Flexner has a great book on finishes, I've read it a couple times and still go back to it for reference once in a while. Short answer to your question from my experience (YMMV):
- No finish, many have used for hundreds of years. Foodsafe, but doesn't provide any protection and can lead to cracks etc depending on use and care
- Mineral oil is easy, universally acknowledged as food safe, and won't provide any real protection
- Walnut oil is pretty easy, drying time can be an issue sometimes, generally accepted as food safe (albeit some question for allergies, never heard of an actual issue), dries (cures) flat and provides some protection, easy to renew
- Other vegetable oils will not cure and can turn rancid, don't use them as a finish
- Tung oil is generally accepted as food safe, I don't have any experience with it as it's difficult (and expensive) to get real tung oil - read the label, most calling themselves this aren't
- Shellac, foodsafe (used as coatings by food and drug industry) and easy to apply, minimal water protection, I wouldn't recommend for salad bowls
Beyond the above you get into a religious war over food safety. Per Flexner, ALL finishes are food safe once fully cured (generally a month). Most people don't debate eating from plastic plates and silverware which are made using much more caustic and harmful components than wood finishes but for some reason wood finish stirs violent arguments. Below are some I've used, but again YOU need to decide where you stand on this religious war.
- GF used to label some of their finishes as "food safe", their legal beagles got on them a few years ago and they no longer label any finishes food safe. Still, in the past they made a Salad Bowl Finish and Wood Turners Finish that I've used and were labeled food safe. I don't think you can find Salad Bowl Finish anymore, but it behaved more like a little thicker Danish Oil as I recall. WTF can still be found, but no longer labeled food safe - it's water based, dries VERY quickly allowing a half dozen coats to be put on in ~an hour. It is a build finish but has held up very well on some cereal bowls I made ~10yrs ago that have been used fairly often.

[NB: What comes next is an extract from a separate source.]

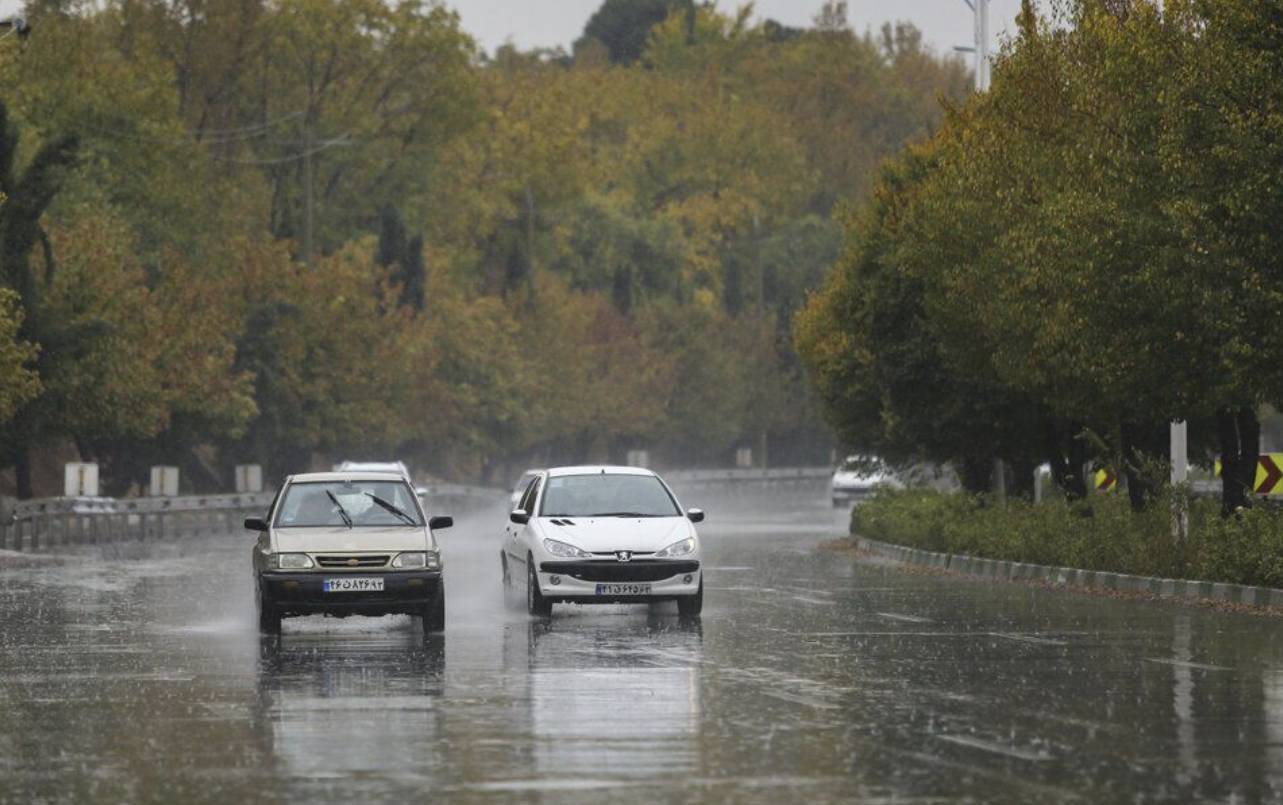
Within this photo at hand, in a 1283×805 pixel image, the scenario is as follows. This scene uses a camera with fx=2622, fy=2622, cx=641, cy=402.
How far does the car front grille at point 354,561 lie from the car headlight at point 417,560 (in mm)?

- Danish Oil, I only really have experience with Watco brand here, is combined oil and thinned poly. Can be built up with several coats if you want to (I don't so it leaves a fairly flat finish), easy to apply, and to repair, provides some protection (more coats more etc). This is my 'go to' finish for the vast majority of my bowls.
- Wipe On Poly, I only have experience with home made WOP (I use ~50/50 poly and mineral spirits). This behaves similar to DO above but builds and dries faster (provides more gloss) and provides some more durability than DO (again depending on the number of coats).
- Waterlox, labeled as food safe. Behaves similar to DO and WOP but more glossy than DO and imparts less of a yellow tone. Several coats dry to a nice hard finish that can be buffed to look very nice. Much more expensive than DO or homebrew WOP.
- Poly - essentially the same as many many coats of WOP, but harder to apply
I have no experience with lacquer and so won't comment beyond saying it's the 'go to' finish for artistic high gloss pieces but I haven't seen it used much for functional pieces (I did use some Deft brush on lacquer years and years ago that was wonderful to apply but it stunk the whole house out, probably wasn't good for my lungs either).
Lastly I'll echo
@Roger Wiegand regarding the admonition against film forming finishes for bowls. Years ago I gave a large bowl to a friend that I'd built up a poly finish on thinking it would be used to hold fruit etc; I saw this bowl after several years of them using it for salads and cutting the salad up in the bowl, it was a mess!